Entries on spatial positioning:
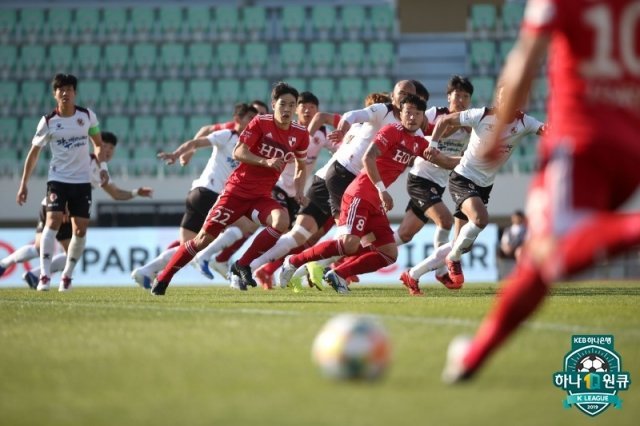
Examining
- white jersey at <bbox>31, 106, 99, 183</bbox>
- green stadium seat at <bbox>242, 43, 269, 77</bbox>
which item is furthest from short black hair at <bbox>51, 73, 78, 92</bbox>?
green stadium seat at <bbox>242, 43, 269, 77</bbox>

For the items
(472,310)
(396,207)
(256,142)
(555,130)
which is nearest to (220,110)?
(396,207)

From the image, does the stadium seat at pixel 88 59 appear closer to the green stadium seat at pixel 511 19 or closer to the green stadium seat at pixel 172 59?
the green stadium seat at pixel 172 59

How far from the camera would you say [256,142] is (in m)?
11.2

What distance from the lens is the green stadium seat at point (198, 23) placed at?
29.2m

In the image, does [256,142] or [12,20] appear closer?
[256,142]

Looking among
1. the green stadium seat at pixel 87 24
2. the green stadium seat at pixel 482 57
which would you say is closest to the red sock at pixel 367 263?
the green stadium seat at pixel 482 57

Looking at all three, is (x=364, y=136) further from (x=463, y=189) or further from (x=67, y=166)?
(x=67, y=166)

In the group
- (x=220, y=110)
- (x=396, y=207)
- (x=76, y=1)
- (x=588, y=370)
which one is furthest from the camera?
(x=76, y=1)

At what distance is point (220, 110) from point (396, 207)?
21.3 feet

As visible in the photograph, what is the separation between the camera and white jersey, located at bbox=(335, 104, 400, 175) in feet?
40.1

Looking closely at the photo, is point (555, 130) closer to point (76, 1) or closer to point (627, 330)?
point (627, 330)

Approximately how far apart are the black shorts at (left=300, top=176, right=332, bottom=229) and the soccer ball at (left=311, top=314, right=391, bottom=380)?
A: 328 inches

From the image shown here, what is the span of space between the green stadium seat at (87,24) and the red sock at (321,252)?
18.9 metres

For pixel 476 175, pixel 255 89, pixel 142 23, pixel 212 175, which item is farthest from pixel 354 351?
pixel 142 23
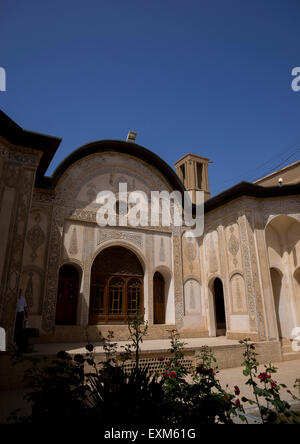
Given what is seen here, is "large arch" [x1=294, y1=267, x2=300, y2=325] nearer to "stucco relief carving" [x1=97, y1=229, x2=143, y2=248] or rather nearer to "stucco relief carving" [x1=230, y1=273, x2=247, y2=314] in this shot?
"stucco relief carving" [x1=230, y1=273, x2=247, y2=314]

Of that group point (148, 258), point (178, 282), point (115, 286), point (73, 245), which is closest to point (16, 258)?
point (73, 245)

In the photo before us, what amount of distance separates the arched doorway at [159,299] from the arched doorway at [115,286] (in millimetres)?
628

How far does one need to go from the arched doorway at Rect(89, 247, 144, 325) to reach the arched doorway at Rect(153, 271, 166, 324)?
24.7 inches

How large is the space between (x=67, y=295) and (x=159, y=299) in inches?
139

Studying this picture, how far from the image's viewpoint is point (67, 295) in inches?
380

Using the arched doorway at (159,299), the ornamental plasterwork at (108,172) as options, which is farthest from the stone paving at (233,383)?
the ornamental plasterwork at (108,172)

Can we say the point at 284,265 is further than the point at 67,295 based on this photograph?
Yes

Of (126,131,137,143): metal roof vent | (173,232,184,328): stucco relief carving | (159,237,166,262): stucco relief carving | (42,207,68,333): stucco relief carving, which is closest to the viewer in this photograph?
(42,207,68,333): stucco relief carving

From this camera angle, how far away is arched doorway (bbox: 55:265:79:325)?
941cm

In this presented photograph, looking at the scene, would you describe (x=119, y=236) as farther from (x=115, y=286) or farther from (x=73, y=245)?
(x=115, y=286)

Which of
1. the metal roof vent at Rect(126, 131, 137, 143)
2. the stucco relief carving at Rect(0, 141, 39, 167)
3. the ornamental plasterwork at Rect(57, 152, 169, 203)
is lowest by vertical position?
the stucco relief carving at Rect(0, 141, 39, 167)

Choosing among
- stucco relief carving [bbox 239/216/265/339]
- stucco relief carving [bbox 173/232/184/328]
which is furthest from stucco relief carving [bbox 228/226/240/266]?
stucco relief carving [bbox 173/232/184/328]

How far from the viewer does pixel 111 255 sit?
10.8 meters
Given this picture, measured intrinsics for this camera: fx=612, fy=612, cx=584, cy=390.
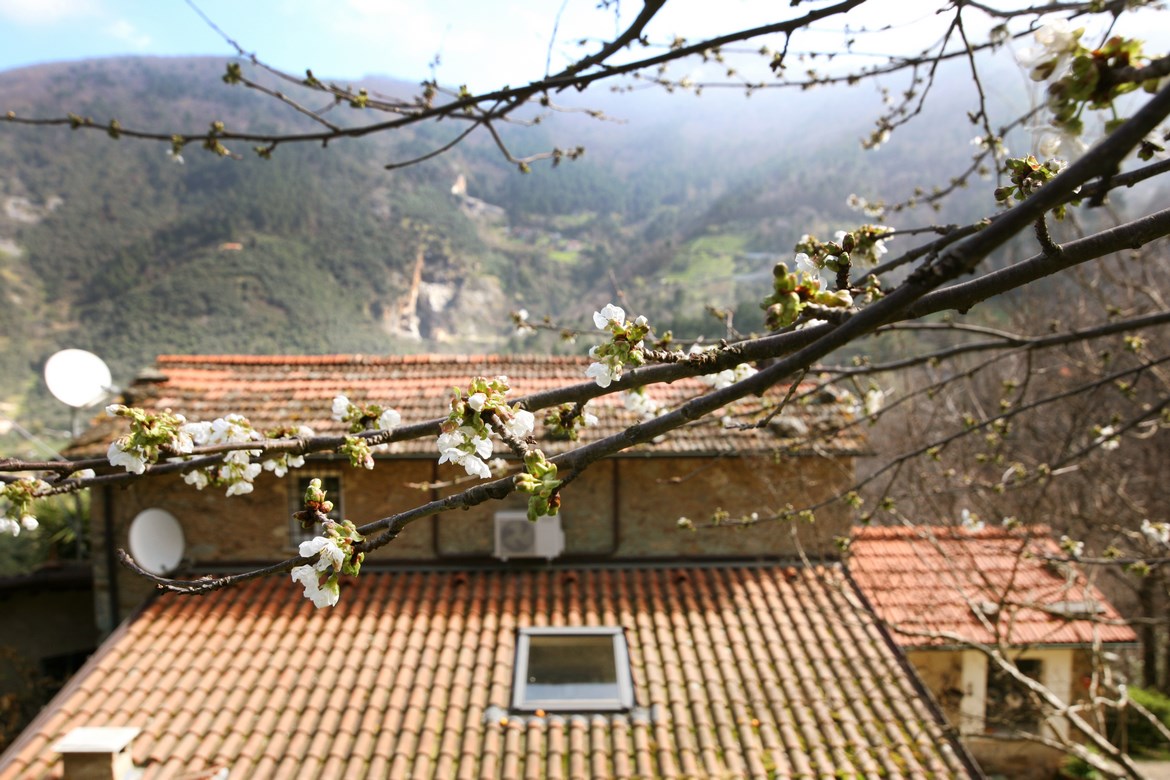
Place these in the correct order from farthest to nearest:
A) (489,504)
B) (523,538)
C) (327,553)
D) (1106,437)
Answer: (489,504) → (523,538) → (1106,437) → (327,553)

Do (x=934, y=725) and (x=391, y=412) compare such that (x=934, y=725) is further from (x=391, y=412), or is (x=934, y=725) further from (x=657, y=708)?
(x=391, y=412)

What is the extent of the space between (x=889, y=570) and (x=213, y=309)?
85.8ft

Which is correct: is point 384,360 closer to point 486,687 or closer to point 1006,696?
point 486,687

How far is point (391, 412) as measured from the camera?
2027mm

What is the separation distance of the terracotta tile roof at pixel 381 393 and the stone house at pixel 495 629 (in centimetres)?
4

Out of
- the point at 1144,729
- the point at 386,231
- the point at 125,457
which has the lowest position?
the point at 1144,729

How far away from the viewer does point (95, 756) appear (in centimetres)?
436

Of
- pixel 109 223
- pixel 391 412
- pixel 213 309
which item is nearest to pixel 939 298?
pixel 391 412

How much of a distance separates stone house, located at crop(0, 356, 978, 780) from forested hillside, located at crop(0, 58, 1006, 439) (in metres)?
7.94

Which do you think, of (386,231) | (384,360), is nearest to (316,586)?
(384,360)

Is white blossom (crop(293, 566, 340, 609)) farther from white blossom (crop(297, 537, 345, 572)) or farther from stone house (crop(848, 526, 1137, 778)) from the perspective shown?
stone house (crop(848, 526, 1137, 778))

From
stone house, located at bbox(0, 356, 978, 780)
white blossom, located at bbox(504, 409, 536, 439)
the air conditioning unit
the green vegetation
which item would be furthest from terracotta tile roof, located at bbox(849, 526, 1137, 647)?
white blossom, located at bbox(504, 409, 536, 439)

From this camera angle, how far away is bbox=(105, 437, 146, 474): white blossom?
1.67 m

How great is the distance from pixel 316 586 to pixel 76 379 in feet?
24.3
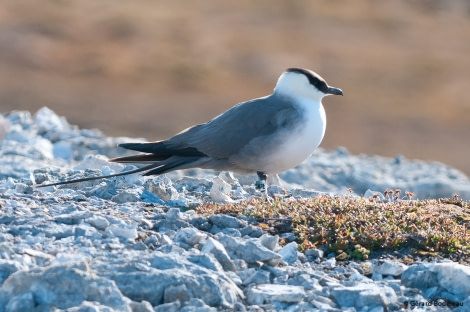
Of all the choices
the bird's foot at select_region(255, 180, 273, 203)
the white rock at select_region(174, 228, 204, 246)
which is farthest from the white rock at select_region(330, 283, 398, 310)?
the bird's foot at select_region(255, 180, 273, 203)

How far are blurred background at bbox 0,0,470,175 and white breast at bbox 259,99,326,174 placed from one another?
10.6 metres

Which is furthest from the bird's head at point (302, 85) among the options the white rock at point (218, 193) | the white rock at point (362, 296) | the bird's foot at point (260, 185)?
the white rock at point (362, 296)

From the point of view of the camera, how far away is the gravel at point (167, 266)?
18.3 ft

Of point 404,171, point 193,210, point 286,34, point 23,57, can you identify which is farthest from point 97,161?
point 286,34

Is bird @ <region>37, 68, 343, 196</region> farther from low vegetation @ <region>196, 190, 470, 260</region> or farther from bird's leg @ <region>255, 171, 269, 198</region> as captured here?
low vegetation @ <region>196, 190, 470, 260</region>

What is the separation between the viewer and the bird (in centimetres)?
860

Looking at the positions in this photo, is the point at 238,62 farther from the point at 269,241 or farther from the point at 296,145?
the point at 269,241

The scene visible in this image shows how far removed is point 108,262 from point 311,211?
74.8 inches

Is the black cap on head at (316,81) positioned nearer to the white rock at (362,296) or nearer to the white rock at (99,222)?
the white rock at (99,222)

* _WHAT TO PRODUCE_: Every record above must be given again exactly; drop the pictures.

* _THE ANSWER_:
Examining
- white jersey at <bbox>31, 106, 99, 183</bbox>
- green stadium seat at <bbox>242, 43, 269, 77</bbox>
which item is furthest from short black hair at <bbox>51, 73, 78, 92</bbox>?
green stadium seat at <bbox>242, 43, 269, 77</bbox>

For the items
(472,310)
(396,207)
(256,142)
(555,130)
which is nearest to (220,110)?
(396,207)

From the image, does the stadium seat at pixel 88 59 appear closer to the green stadium seat at pixel 511 19 or closer to the green stadium seat at pixel 172 59?
the green stadium seat at pixel 172 59

How far from the camera would you say [256,142] is (in m)?
11.2

What distance from the lens is the green stadium seat at point (198, 23) placed at?
29.2m

In the image, does [256,142] or [12,20] appear closer?
[256,142]

Looking among
1. the green stadium seat at pixel 87 24
2. the green stadium seat at pixel 482 57
which would you say is closest to the red sock at pixel 367 263?
the green stadium seat at pixel 482 57

Looking at all three, is (x=364, y=136) further from (x=463, y=189) or further from (x=67, y=166)?
(x=67, y=166)

In the group
- (x=220, y=110)
- (x=396, y=207)
- (x=76, y=1)
- (x=588, y=370)
which one is furthest from the camera?
(x=76, y=1)

At what distance is point (220, 110) from point (396, 207)?
21.3 feet

As visible in the photograph, what is the separation between the camera and white jersey, located at bbox=(335, 104, 400, 175) in feet?
40.1

Looking closely at the photo, is point (555, 130) closer to point (76, 1) or closer to point (627, 330)?
point (627, 330)

Approximately how far apart are the black shorts at (left=300, top=176, right=332, bottom=229) and the soccer ball at (left=311, top=314, right=391, bottom=380)?
A: 328 inches

From the image shown here, what is the span of space between the green stadium seat at (87,24) and the red sock at (321,252)?
18.9 metres

For pixel 476 175, pixel 255 89, pixel 142 23, pixel 212 175, which item is farthest from pixel 354 351?
pixel 142 23
Given what is seen here, is "large arch" [x1=294, y1=267, x2=300, y2=325] nearer to "stucco relief carving" [x1=97, y1=229, x2=143, y2=248] or rather nearer to "stucco relief carving" [x1=230, y1=273, x2=247, y2=314] in this shot?
"stucco relief carving" [x1=230, y1=273, x2=247, y2=314]

Of that group point (148, 258), point (178, 282), point (115, 286), point (73, 245), which is closest to point (16, 258)?
point (73, 245)

In the photo before us, what amount of distance separates the arched doorway at [159,299] from the arched doorway at [115,286] (in millimetres)?
628

How far does one need to go from the arched doorway at Rect(89, 247, 144, 325) to reach the arched doorway at Rect(153, 271, 166, 324)?
24.7 inches

How large is the space between (x=67, y=295) and (x=159, y=299) in inches?
139

Studying this picture, how far from the image's viewpoint is point (67, 295) in inches?
380

Using the arched doorway at (159,299), the ornamental plasterwork at (108,172) as options, which is farthest from the stone paving at (233,383)?
the ornamental plasterwork at (108,172)

Can we say the point at 284,265 is further than the point at 67,295 based on this photograph?
Yes

Of (126,131,137,143): metal roof vent | (173,232,184,328): stucco relief carving | (159,237,166,262): stucco relief carving | (42,207,68,333): stucco relief carving, which is closest to the viewer in this photograph?
(42,207,68,333): stucco relief carving

From this camera angle, how far away is arched doorway (bbox: 55:265:79:325)?
941cm

In this presented photograph, looking at the scene, would you describe (x=119, y=236) as farther from (x=115, y=286) or farther from (x=73, y=245)?
(x=115, y=286)

Which of
1. the metal roof vent at Rect(126, 131, 137, 143)
2. the stucco relief carving at Rect(0, 141, 39, 167)
3. the ornamental plasterwork at Rect(57, 152, 169, 203)
is lowest by vertical position?
the stucco relief carving at Rect(0, 141, 39, 167)

Choosing among
- stucco relief carving [bbox 239/216/265/339]
- stucco relief carving [bbox 173/232/184/328]
which is furthest from stucco relief carving [bbox 228/226/240/266]?
stucco relief carving [bbox 173/232/184/328]

How far from the viewer does pixel 111 255 sit?
10.8 meters
Given this picture, measured intrinsics for this camera: fx=612, fy=612, cx=584, cy=390.
Place these in the correct order from farthest to nearest:
A) (489,504)
B) (523,538)
C) (327,553)
D) (1106,437)
Answer: (489,504) → (523,538) → (1106,437) → (327,553)

Do (x=934, y=725) and (x=391, y=412) compare such that (x=934, y=725) is further from (x=391, y=412), or is (x=934, y=725) further from (x=657, y=708)?
(x=391, y=412)

What is the extent of the space between (x=889, y=570) and (x=213, y=309)?
85.8ft

Which is correct: is point 384,360 closer to point 486,687 or closer to point 1006,696?
point 486,687

How far is point (391, 412) as measured from the camera?
2027mm

What is the separation distance of the terracotta tile roof at pixel 381 393 and the stone house at pixel 495 629 (in centimetres)?
4

Out of
- the point at 1144,729
- the point at 386,231
- the point at 125,457
which has the lowest position?
the point at 1144,729

How far away from the viewer does point (95, 756) appear (in centimetres)?
436

Of
- pixel 109 223
- pixel 391 412
- pixel 213 309
which item is nearest to pixel 939 298?
pixel 391 412

How much of a distance separates stone house, located at crop(0, 356, 978, 780) from forested hillside, located at crop(0, 58, 1006, 439) (in metres)?
7.94

Which do you think, of (386,231) | (384,360), is nearest to (316,586)?
(384,360)

Is white blossom (crop(293, 566, 340, 609)) farther from white blossom (crop(297, 537, 345, 572)) or farther from stone house (crop(848, 526, 1137, 778)) from the perspective shown?
stone house (crop(848, 526, 1137, 778))

From
stone house, located at bbox(0, 356, 978, 780)
white blossom, located at bbox(504, 409, 536, 439)
the air conditioning unit
the green vegetation
which item would be furthest from terracotta tile roof, located at bbox(849, 526, 1137, 647)?
white blossom, located at bbox(504, 409, 536, 439)

From this camera angle, how far away is bbox=(105, 437, 146, 474): white blossom?
1.67 m

How great is the distance from pixel 316 586 to pixel 76 379 in feet?
24.3
Of all the choices
the bird's foot at select_region(255, 180, 273, 203)
the white rock at select_region(174, 228, 204, 246)
which is farthest from the white rock at select_region(330, 283, 398, 310)?
the bird's foot at select_region(255, 180, 273, 203)

How far are blurred background at bbox 0,0,470,175 and white breast at bbox 259,99,326,174 placed from one another?
10.6 metres

Which is furthest from the bird's head at point (302, 85) among the options the white rock at point (218, 193) | the white rock at point (362, 296) | the bird's foot at point (260, 185)?
the white rock at point (362, 296)

From the point of view of the camera, how far away is the gravel at point (167, 266)?
18.3 ft

Of point 404,171, point 193,210, point 286,34, point 23,57, can you identify which is farthest from point 97,161?
point 286,34

Is bird @ <region>37, 68, 343, 196</region> farther from low vegetation @ <region>196, 190, 470, 260</region> or farther from bird's leg @ <region>255, 171, 269, 198</region> as captured here?
low vegetation @ <region>196, 190, 470, 260</region>

What is the separation between the viewer and the bird (in centimetres)?
860

Looking at the positions in this photo, is the point at 238,62 farther from the point at 269,241 or farther from the point at 296,145?
the point at 269,241

The scene visible in this image shows how far removed is point 108,262 from point 311,211?
74.8 inches

Is the black cap on head at (316,81) positioned nearer to the white rock at (362,296) or nearer to the white rock at (99,222)?
the white rock at (99,222)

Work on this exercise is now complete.